To remain compatible with future revisions to the descriptor format,
clients should ignore unrecognized lines in the descriptor.
Other encryption and authentication key formats are allowed; clients
should ignore ones they do not recognize.

Clients who manage to extract the introduction points of the hidden service
can proceed with the introduction protocol as specified in \[INTRO-PROTOCOL\].

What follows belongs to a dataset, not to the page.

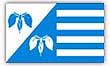 Flagge / Fahne Gemeinde Troendel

Compatibility note: At least some versions of OnionBalance do not include
a final newline when generating this inner plaintext section; other
implementations MUST accept this section even if it is missing its final
newline.

<a id="rend-spec-v3.txt-2.5.3"></a>

## Deriving hidden service descriptor encryption keys {#HS-DESC-ENCRYPTION-KEYS}

In this section we present the generic encryption format for hidden service
descriptors. We use the same encryption format in both encryption layers,
hence we introduce two customization parameters SECRET_DATA and
STRING_CONSTANT which vary between the layers.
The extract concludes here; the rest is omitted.